## TRECHO DE ORIGEM
☆ ☆ ☆
À frente daquela entidade até 1989, ela foi responsável por criar uma comissão que elaborou a “Proposta da SBPC para a Constituinte”, abordando temas como educação, ciência e tecnologia, saúde, meio ambiente e populações indígenas. Um dos principais resultados foi a inclusão do artigo 218 sobre ciência e tecnologia na Constituição de 1988, algo inédito na história brasileira. O texto encarregava o Estado da promoção e do incentivo ao desenvolvimento científico e tecnológico. Também recomendava a abertura de fundações de amparo à pesquisa em todos os estados, a exemplo da FAPESP, que começou a funcionar em 1962. “O apoio da SBPC nas batalhas pelos direitos indígenas na Constituição ampliou a visibilidade e a importância desse tema de direitos humanos. Encontrei na presidência da SBPC aliados constantes”, escreveu a antropóloga Manuela Carneiro da Cunha, da Faculdade de Filosofia, Letras e Ciências Humanas da Universidade de São Paulo (FFLCH-USP), no livro A SBPC e a Constituição brasileira (SBPC, 2022). “O trabalho de reconstruir as propostas após tentativas de mudanças no texto elaborado pela SPBC vindas da oposição foi acompanhado pari passu por Bori”, prossegue Cunha.
O ativismo pautou toda a trajetória de Bori. “No início de sua carreira, ela lutou pela consolidação da psicologia como ciência no Brasil, e posteriormente pelo desenvolvimento científico e tecnológico como um todo”, conta Deisy de Souza, do Departamento de Psicologia da Universidade Federal de São Carlos (DPsi-UFSCar). “Carolina acreditava que a ciência e a educação eram os caminhos para o desenvolvimento do nosso país”, acrescenta Dora Fix Ventura, professora sênior do Instituto de Psicologia da USP.
☆ ☆ ☆
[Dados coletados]
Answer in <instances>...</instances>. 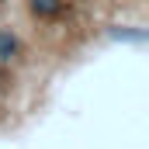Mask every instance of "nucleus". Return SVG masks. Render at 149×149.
<instances>
[{"label":"nucleus","mask_w":149,"mask_h":149,"mask_svg":"<svg viewBox=\"0 0 149 149\" xmlns=\"http://www.w3.org/2000/svg\"><path fill=\"white\" fill-rule=\"evenodd\" d=\"M63 7H66L63 0H31V10L35 14H59Z\"/></svg>","instance_id":"1"},{"label":"nucleus","mask_w":149,"mask_h":149,"mask_svg":"<svg viewBox=\"0 0 149 149\" xmlns=\"http://www.w3.org/2000/svg\"><path fill=\"white\" fill-rule=\"evenodd\" d=\"M17 52V38L7 35V31H0V59H10Z\"/></svg>","instance_id":"2"}]
</instances>
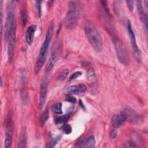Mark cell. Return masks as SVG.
☆ ☆ ☆
## TAREFAS A FAZER
1. Reescreva de forma mais curta o parágrafo do texto sobre Carolina Bori que começa com "O ativismo pautou", mantendo os fatos principais.
2. Transcreva do texto sobre Carolina Bori tudo o que vai de "O ativismo pautou" até "Psicologia da USP.".
3. Dê sequência ao texto sobre Carolina Bori a partir do ponto em que ele termina.

## RESPOSTAS
1. O ativismo marcou toda a carreira de Bori. Segundo Deisy de Souza, do DPsi-UFSCar, ela lutou primeiro para consolidar a psicologia como ciência no Brasil e depois pelo desenvolvimento científico e tecnológico em geral. Dora Fix Ventura, professora sênior do Instituto de Psicologia da USP, afirma que Carolina via a ciência e a educação como caminhos para o desenvolvimento do país.

2.
O ativismo pautou toda a trajetória de Bori. “No início de sua carreira, ela lutou pela consolidação da psicologia como ciência no Brasil, e posteriormente pelo desenvolvimento científico e tecnológico como um todo”, conta Deisy de Souza, do Departamento de Psicologia da Universidade Federal de São Carlos (DPsi-UFSCar). “Carolina acreditava que a ciência e a educação eram os caminhos para o desenvolvimento do nosso país”, acrescenta Dora Fix Ventura, professora sênior do Instituto de Psicologia da USP.

3.
Bori nasceu há 100 anos, em janeiro de 1924, em São Paulo. Era filha de um imigrante italiano, engenheiro, e de uma dona de casa brasileira, que antes do casamento trabalhava em uma loja de tecidos. O casal fez com que todos os seis filhos tivessem formação universitária. Carolina, a mais velha, formou-se em pedagogia, em 1947, na então Faculdade de Filosofia, Ciências e Letras (atual FFLCH) da USP. No começo da década de 1950, casou-se com o comerciante italiano Giovanni Bori. Separou-se pouco depois do nascimento do único filho do casal, Lucas. Permaneceu solteira, mas manteve o sobrenome de casada.
Em seu último ano na graduação da USP, foi convidada pela professora da disciplina de psicologia, Annita de Castilho e Marcondes Cabral (1911-1991), para ser sua assistente. Cabral introduziu na USP, ainda nos anos 1940, as primeiras discussões sobre a psicologia experimental, uma abordagem que se baseia em experimentos feitos em laboratório para comprovar hipóteses. Animada com essa possibilidade, Bori se aprofundou na área durante o mestrado, defendido em 1952 na New School for Social Research, em Nova York, nos Estados Unidos. No estudo, fez uma revisão crítica de uma série de pesquisas sobre tarefas interrompidas, realizadas pela psicóloga russa Bluma Zeigarnik (1901-1988). Depois, no doutorado, que concluiu em 1954, na Faculdade de Educação da USP, prosseguiu investigando os experimentos de interrupção de tarefas, mas à luz da teoria de motivação, do psicólogo alemão Kurt Lewin (1890-1947).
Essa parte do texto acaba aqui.